I only used 10^6 rows at the perl test because with 10^7 rows I just got the message: "Not enough disk space". But it occurs here also with 10^6 rows.
[2 May 2008 4:51] Sergey Petrunya
With the latest mysql-6.0-opt, tip cset 

ChangeSet@1.2633, 2008-05-02 02:41:35+04:00, sergefp@mysql.com +3 -0

(where we had a lot of subquery bugs fixed), I get 

mysql> explain  select count(ot.id) from ot,it where ot.expr_key = it.expr_key  and it.id < 5000 and ot.id<300000\G

*************************** 1. row ***************************
           id: 1
  select_type: SIMPLE
        table: it
         type: range
possible_keys: PRIMARY,expr_key
          key: PRIMARY
      key_len: 4
          ref: NULL
         rows: 5036
        Extra: Using index condition; Using MRR
*************************** 2. row ***************************
           id: 1
  select_type: SIMPLE
        table: ot
         type: ref
possible_keys: PRIMARY,expr_key
          key: expr_key
      key_len: 4
          ref: bug35032.it.expr_key
         rows: 1
        Extra: Using where
2 rows in set (0.00 sec)

It seems to be fixed by the recent subquery fixes.
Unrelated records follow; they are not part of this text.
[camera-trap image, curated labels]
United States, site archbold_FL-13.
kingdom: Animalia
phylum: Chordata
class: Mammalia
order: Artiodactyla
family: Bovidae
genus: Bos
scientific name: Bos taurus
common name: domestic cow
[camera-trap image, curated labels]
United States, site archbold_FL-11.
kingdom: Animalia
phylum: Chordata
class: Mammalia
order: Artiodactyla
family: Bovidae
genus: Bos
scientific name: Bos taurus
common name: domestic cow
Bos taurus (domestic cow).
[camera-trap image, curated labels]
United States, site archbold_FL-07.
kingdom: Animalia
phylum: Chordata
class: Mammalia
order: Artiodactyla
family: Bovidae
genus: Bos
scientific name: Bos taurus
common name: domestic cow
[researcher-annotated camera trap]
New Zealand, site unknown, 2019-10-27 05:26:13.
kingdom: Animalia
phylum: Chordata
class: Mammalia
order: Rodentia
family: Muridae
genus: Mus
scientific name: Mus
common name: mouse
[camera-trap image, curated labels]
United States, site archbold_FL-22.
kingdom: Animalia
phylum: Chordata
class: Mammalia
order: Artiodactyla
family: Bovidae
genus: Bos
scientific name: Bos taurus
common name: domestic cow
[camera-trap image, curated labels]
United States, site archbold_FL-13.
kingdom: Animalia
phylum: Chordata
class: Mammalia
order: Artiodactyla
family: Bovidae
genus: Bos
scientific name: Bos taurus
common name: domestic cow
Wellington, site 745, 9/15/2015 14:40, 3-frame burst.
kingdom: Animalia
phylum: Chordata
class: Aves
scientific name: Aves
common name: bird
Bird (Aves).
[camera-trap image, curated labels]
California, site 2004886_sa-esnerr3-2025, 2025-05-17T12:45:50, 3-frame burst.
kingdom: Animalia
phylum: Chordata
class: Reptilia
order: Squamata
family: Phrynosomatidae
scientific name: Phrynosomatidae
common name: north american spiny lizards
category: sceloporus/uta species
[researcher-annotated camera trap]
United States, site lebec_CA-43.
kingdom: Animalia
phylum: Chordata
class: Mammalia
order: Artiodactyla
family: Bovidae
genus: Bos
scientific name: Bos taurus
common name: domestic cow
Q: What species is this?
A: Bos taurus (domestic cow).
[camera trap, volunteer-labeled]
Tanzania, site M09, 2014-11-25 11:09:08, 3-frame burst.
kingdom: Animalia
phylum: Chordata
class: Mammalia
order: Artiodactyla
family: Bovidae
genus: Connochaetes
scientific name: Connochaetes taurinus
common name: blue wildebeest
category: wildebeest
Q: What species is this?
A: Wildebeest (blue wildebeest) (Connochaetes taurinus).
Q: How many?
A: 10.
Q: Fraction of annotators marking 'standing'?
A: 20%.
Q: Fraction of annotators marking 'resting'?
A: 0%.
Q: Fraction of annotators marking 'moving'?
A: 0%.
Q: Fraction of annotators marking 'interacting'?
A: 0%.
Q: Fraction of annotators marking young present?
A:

Feel free to reopen if it shows up again on a recent tree.
[2 May 2008 4:57] Sergey Petrunya
Sorry, the last comment didn't make much sense, try again:

With the latest mysql-6.0-opt, tip cset 

ChangeSet@1.2633, 2008-05-02 02:41:35+04:00, sergefp@mysql.com +3 -0

(where we had a lot of subquery bugs fixed), I get 

mysql> explain extended  select count(id) from ot where ot.expr_key IN (select it.expr_key from it where it.id < 5000) and ot.id<300000\G
*************************** 1. row ***************************
           id: 1
  select_type: PRIMARY
        table: it
         type: range
possible_keys: PRIMARY,expr_key
          key: PRIMARY
      key_len: 4
          ref: NULL
         rows: 5036
     filtered: 75.00
        Extra: Using index condition; Using MRR; Start temporary
*************************** 2. row ***************************
           id: 1
  select_type: PRIMARY
        table: ot
         type: ref
possible_keys: PRIMARY,expr_key
          key: expr_key
      key_len: 4
          ref: bug35032.it.expr_key
         rows: 1
     filtered: 100.00
        Extra: Using where; End temporary
2 rows in set, 1 warning (0.00 sec)
[3 May 2008 3:58] Sergey Petrunya
Fixed by fix for BUG#35674. Changing status to Duplicate.